### Directions for this task
Reproduce every one of the lines below word for word and in the same order, leaving the pictures out and keeping only the text.

### Task data

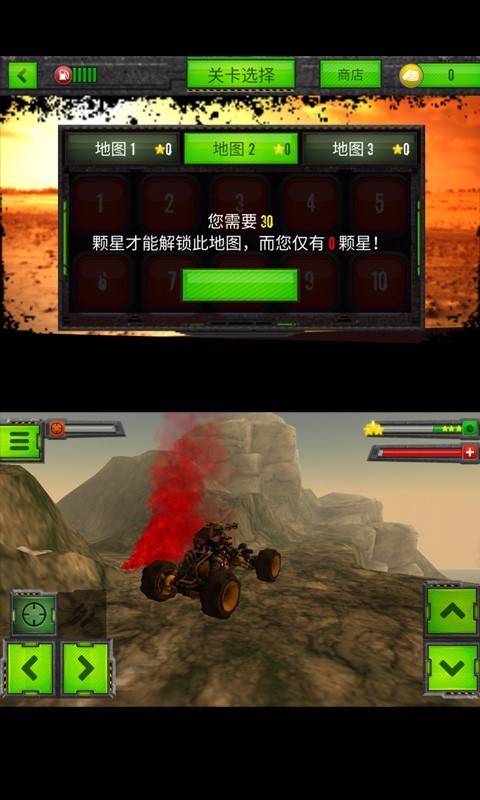 截图2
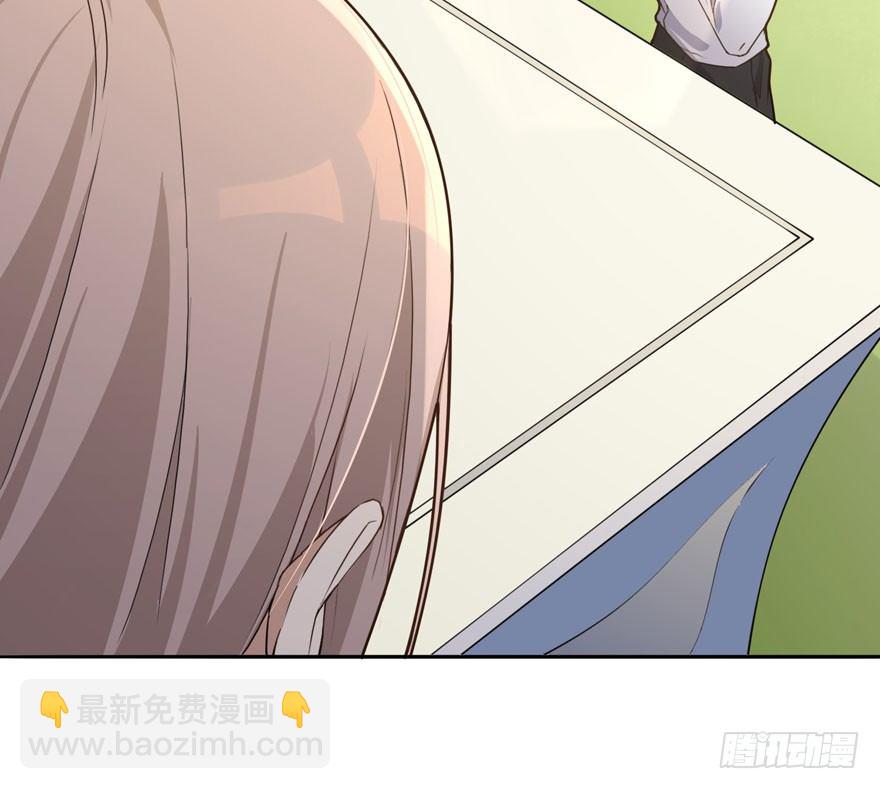 告白（下）(1/2)-第56话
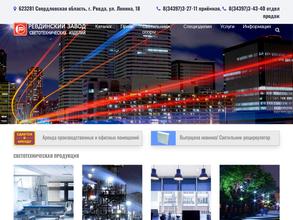 Ревдинский завод светотехнических изделий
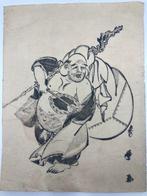 Hotei met zijn paraplu en zijn zak met rijkdommen. - Papier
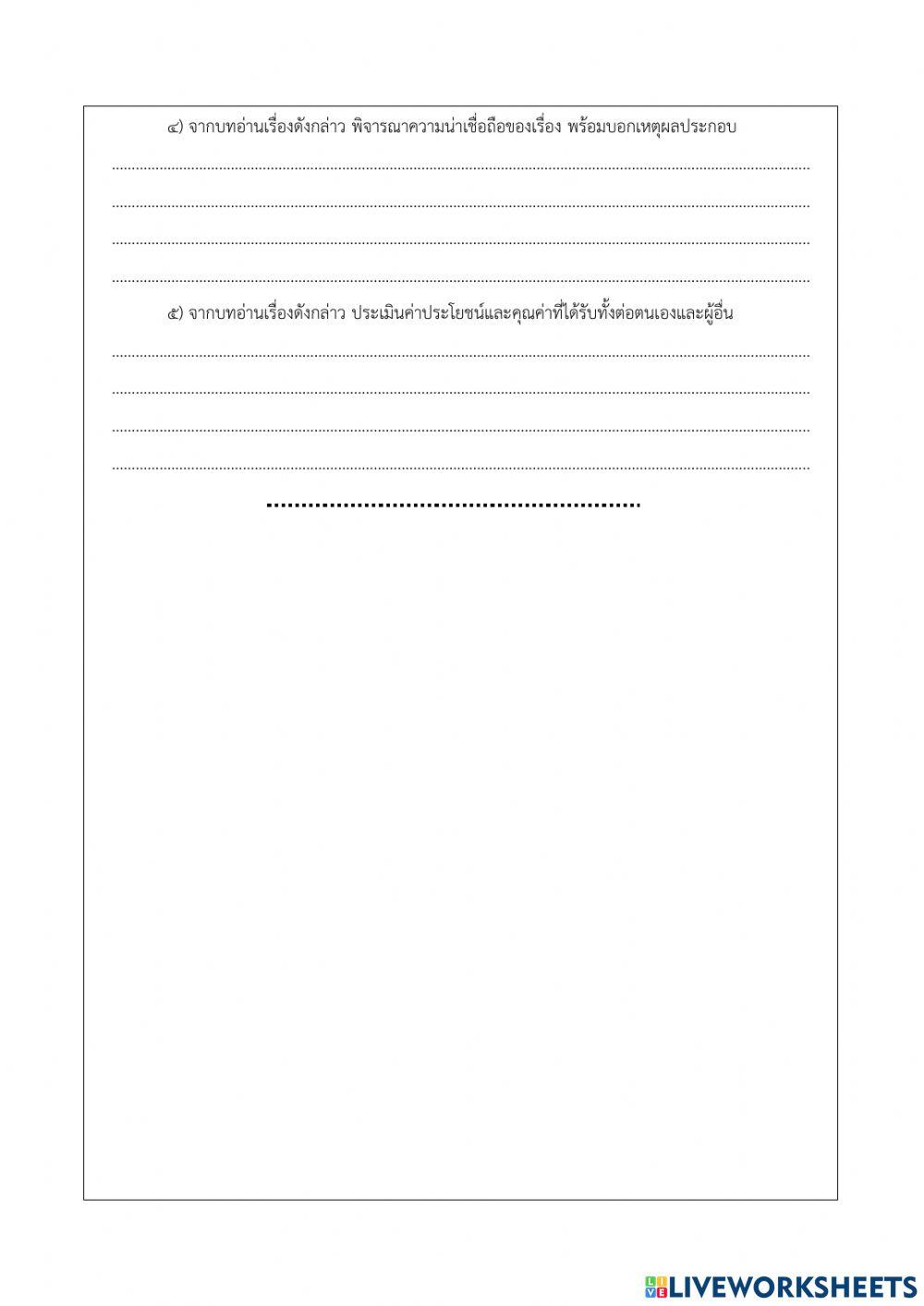 ใบงานที่ ๗ การพูดวิเคราะห์ข้อเท็จจริงและข้อคิดเห็น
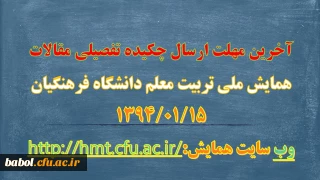 آخرین مهلت ارسال چکیده تفصیلی مقالات همایش ملی تربیت معلم (قابل توجه استادان، کارکنان و دانشجویان پژوهشگر مرکز)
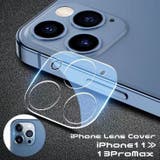 カメラレンズカバー iPhone13対応 強化ガラス | PlusNao | 詳細画像1 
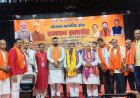 देवघर में कांवरियों की सेवा का सम्मान,छत्तीसगढ़ बोल बम कल्याण संघ समेत 300 सेवादारों को बिहार सरकार ने किया सम्मानित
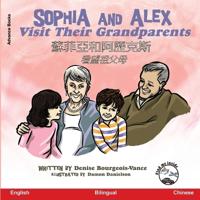 Bokomslag for "Sophia and Alex Visit Their Grandparents"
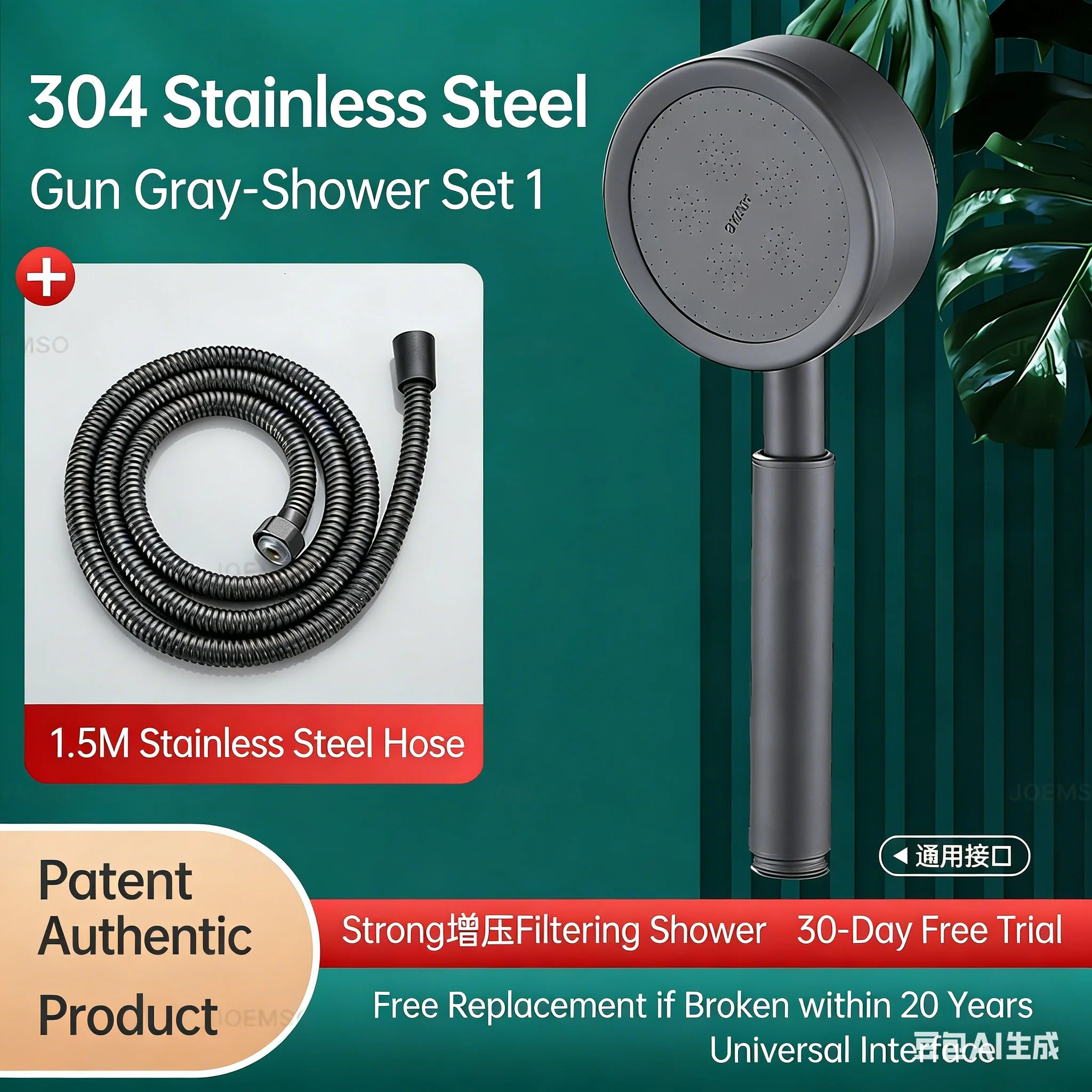 304 stainless steel shower head, handheld shower head for bathroom bathing, bathroom shower head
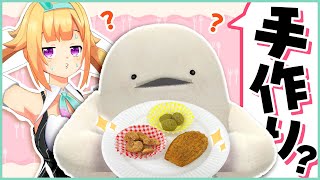 罪悪感なし？！今話題のスナックミーでドッキリ仕掛けてみた！！！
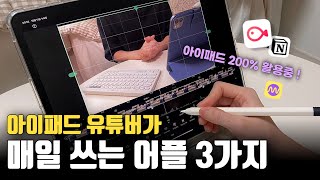 아이패드 생산성 200 높여주는 추천 어플  아이패드 영상편집 어플 [upl. by Andryc]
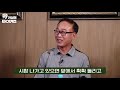 1983년 타이거즈 입단 동기이자 룸메이트 송일섭x장진범의 1983년 한국시리즈 우승 보너스 공개 막강 김씨 타선에서 주전이 되기 어려웠던 송일섭 장진범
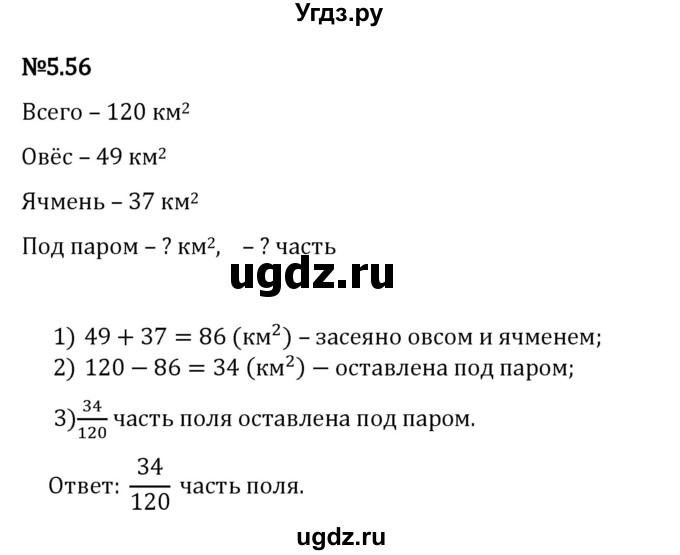 ГДЗ (Решебник 2023) по математике 5 класс Виленкин Н.Я. / §5 / упражнение / 5.56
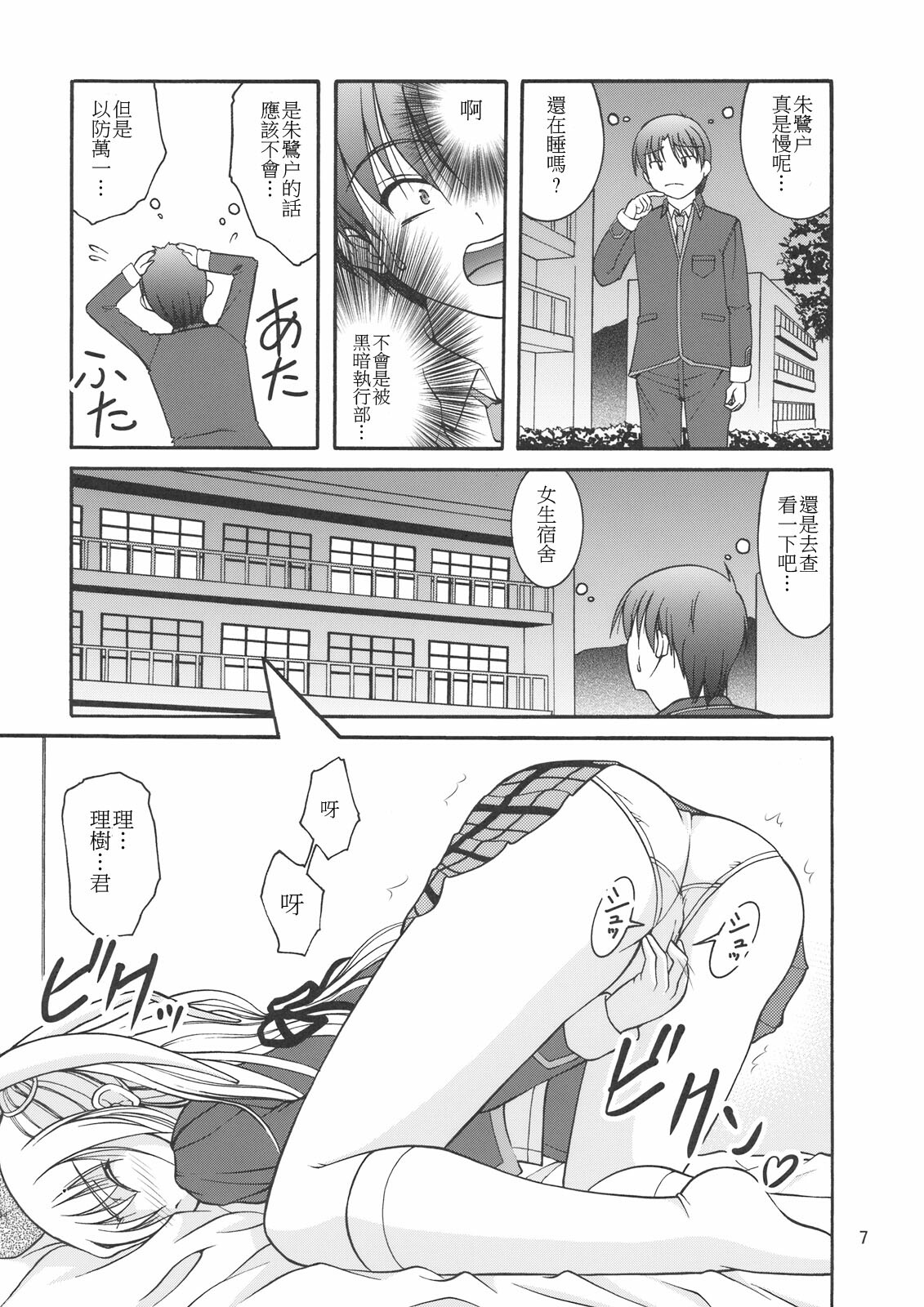 (C77) [Juicy Fruits (Satomi Hidefumi)] Moto Saya (Little Busters!) [Chinese] [soulrr 個人漢化] page 7 full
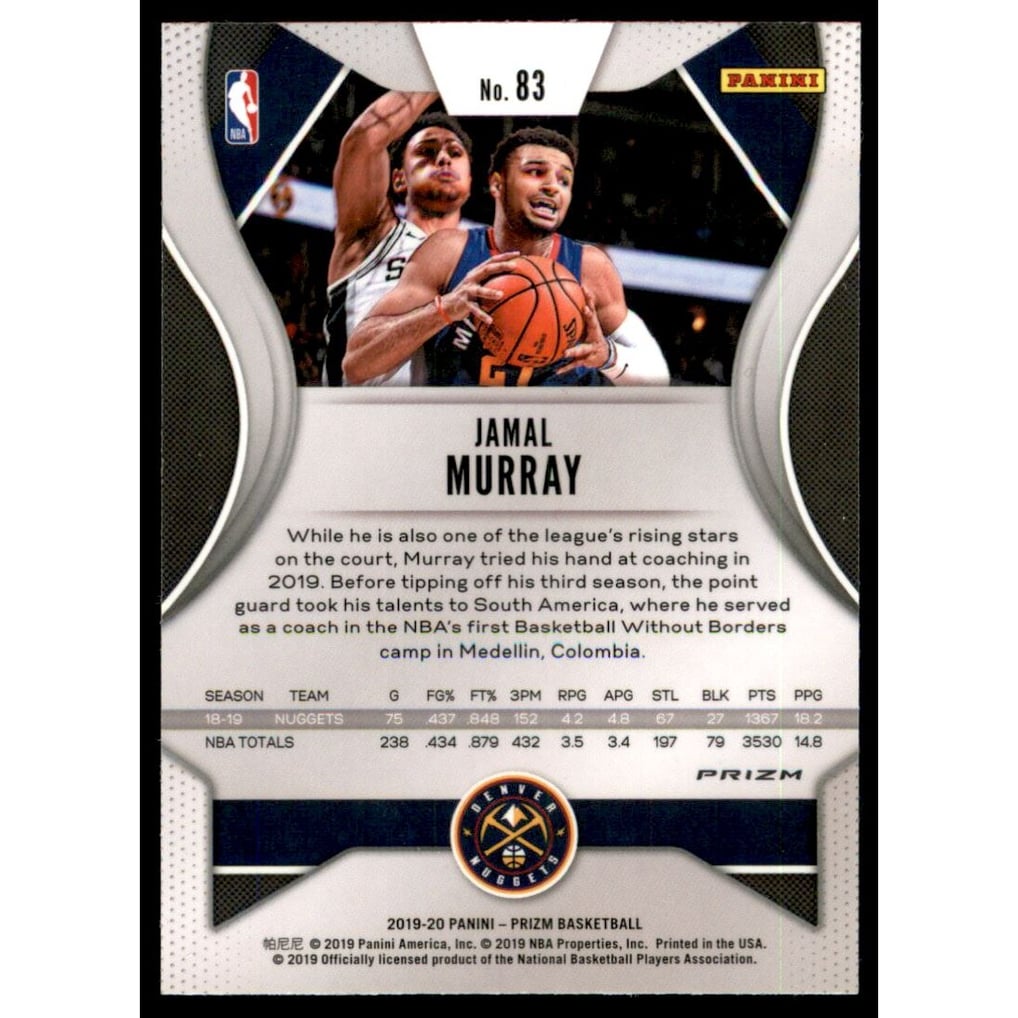 2019-20 Panini Prizm Prizms Hyper #83 Jamal Murray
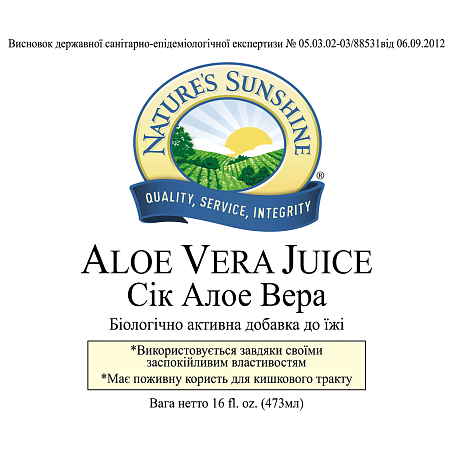 Сік Алое Вера (Aloe Vera Juice)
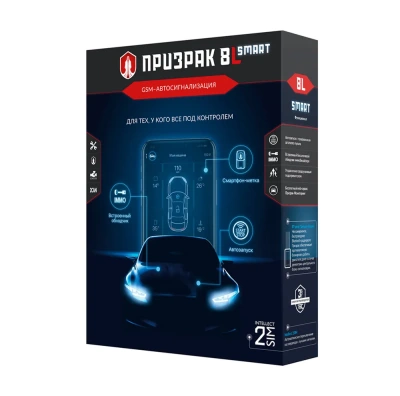 Призрак-8L Smart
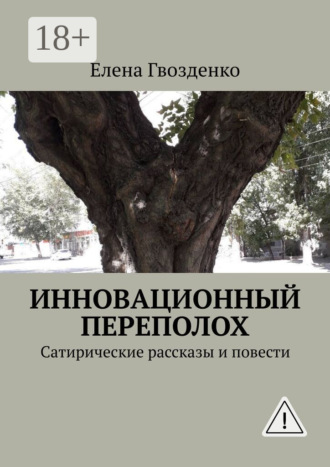 Обложка книги «Инновационный переполох. Сатирические рассказы и повести»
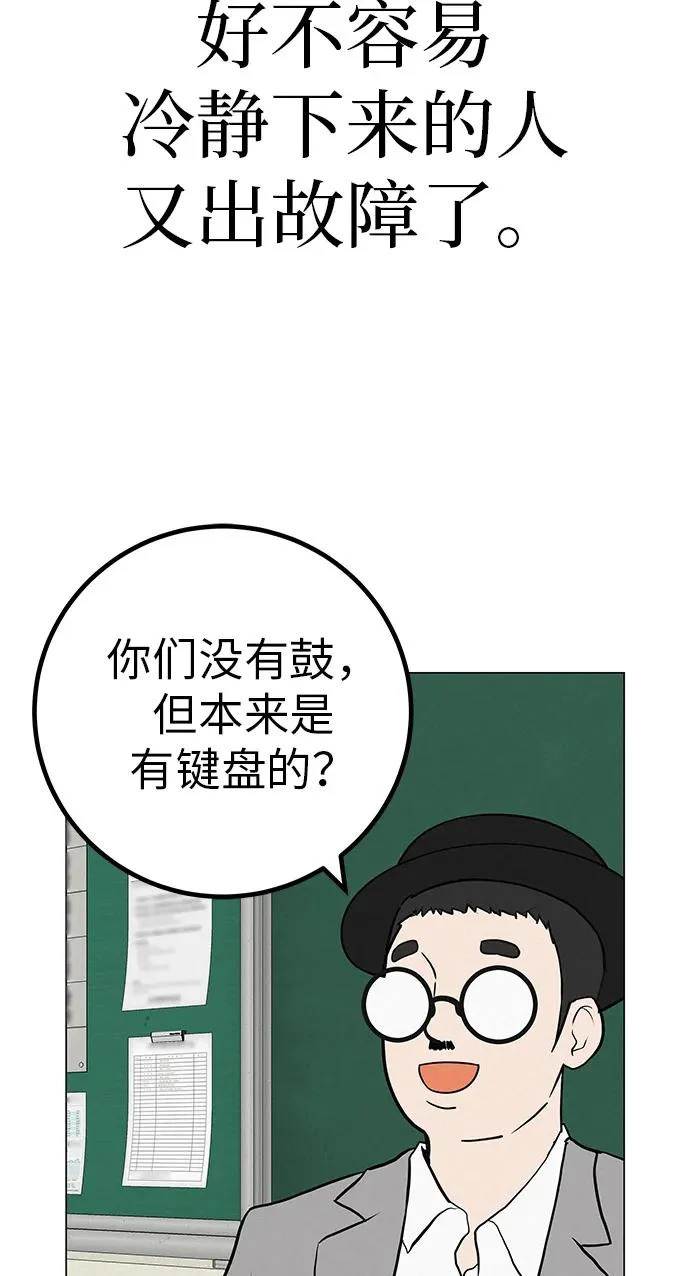 [第39话] 淘世代大会海选（听到了吗？） 第44页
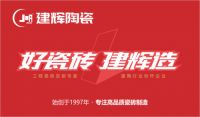 四川夹江建辉陶瓷有限公司董事长杨建忠：坚持不懈地进行产品创新！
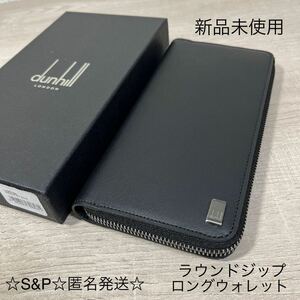 1円スタート売切り 新品未使用 ダンヒル 財布 dunhill 長財布ラウンドファスナー ファスナー式小銭入れ ブラック L2B018A SIDECAR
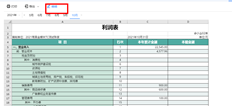 如何从用友T+专属云删除报表公式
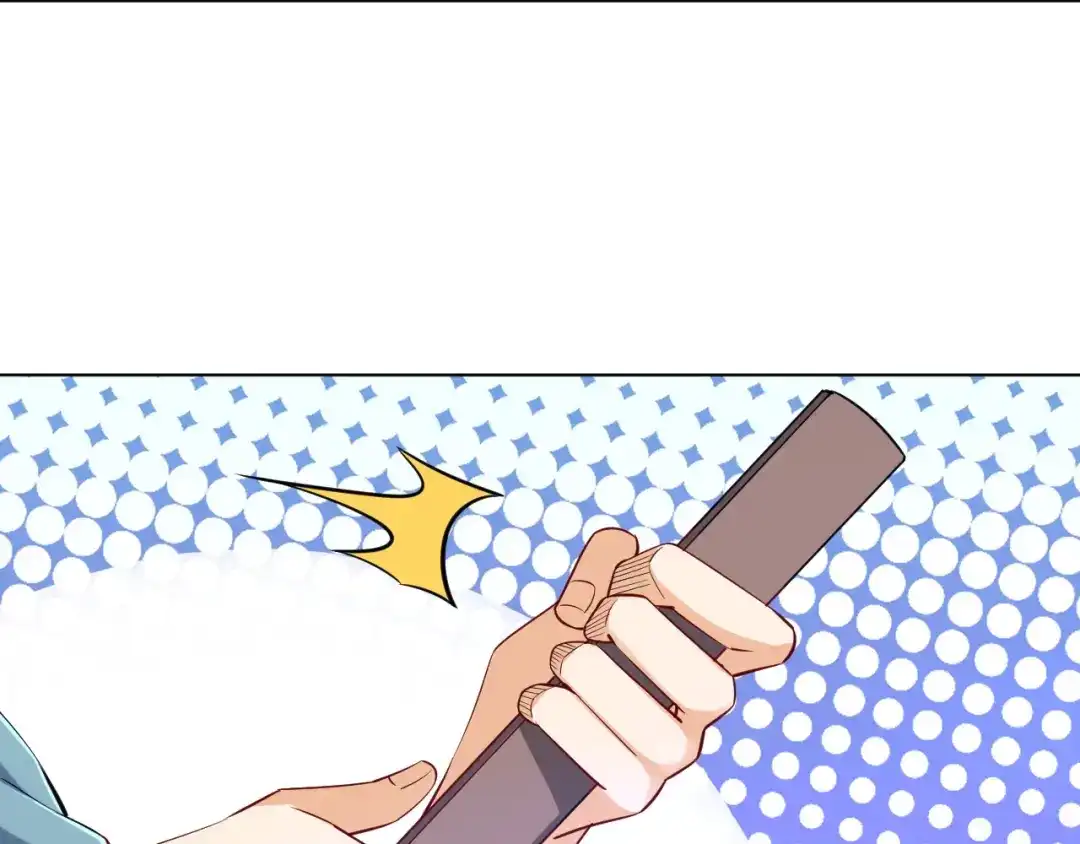 《一等家丁》第252话 第102页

### Answer to the problem
 截图2
 告白（下）(1/2)-第56话
 Ревдинский завод светотехнических изделий
 Hotei met zijn paraplu en zijn zak met rijkdommen. - Papier
 ใบงานที่ ๗ การพูดวิเคราะห์ข้อเท็จจริงและข้อคิดเห็น
 آخرین مهلت ارسال چکیده تفصیلی مقالات همایش ملی تربیت معلم (قابل توجه استادان، کارکنان و دانشجویان پژوهشگر مرکز)
 カメラレンズカバー iPhone13対応 強化ガラス | PlusNao | 詳細画像1 
 देवघर में कांवरियों की सेवा का सम्मान,छत्तीसगढ़ बोल बम कल्याण संघ समेत 300 सेवादारों को बिहार सरकार ने किया सम्मानित
 Bokomslag for "Sophia and Alex Visit Their Grandparents"
 304 stainless steel shower head, handheld shower head for bathroom bathing, bathroom shower head
 罪悪感なし？！今話題のスナックミーでドッキリ仕掛けてみた！！！
 아이패드 생산성 200 높여주는 추천 어플  아이패드 영상편집 어플 [upl. by Andryc]
 1983년 타이거즈 입단 동기이자 룸메이트 송일섭x장진범의 1983년 한국시리즈 우승 보너스 공개 막강 김씨 타선에서 주전이 되기 어려웠던 송일섭 장진범
 ГДЗ (Решебник 2023) по математике 5 класс Виленкин Н.Я. / §5 / упражнение / 5.56
 (C77) [Juicy Fruits (Satomi Hidefumi)] Moto Saya (Little Busters!) [Chinese] [soulrr 個人漢化] page 7 full
 2019-20 Panini Prizm Prizms Hyper #83 Jamal Murray
 Сік Алое Вера (Aloe Vera Juice)
 Призрак-8L Smart
 Обложка книги «Инновационный переполох. Сатирические рассказы и повести»
 [第39话] 淘世代大会海选（听到了吗？） 第44页
 四川夹江建辉陶瓷有限公司董事长杨建忠：坚持不懈地进行产品创新！
 1円スタート売切り 新品未使用 ダンヒル 財布 dunhill 長財布ラウンドファスナー ファスナー式小銭入れ ブラック L2B018A SIDECAR
 如何从用友T+专属云删除报表公式
 《一等家丁》第252话 第102页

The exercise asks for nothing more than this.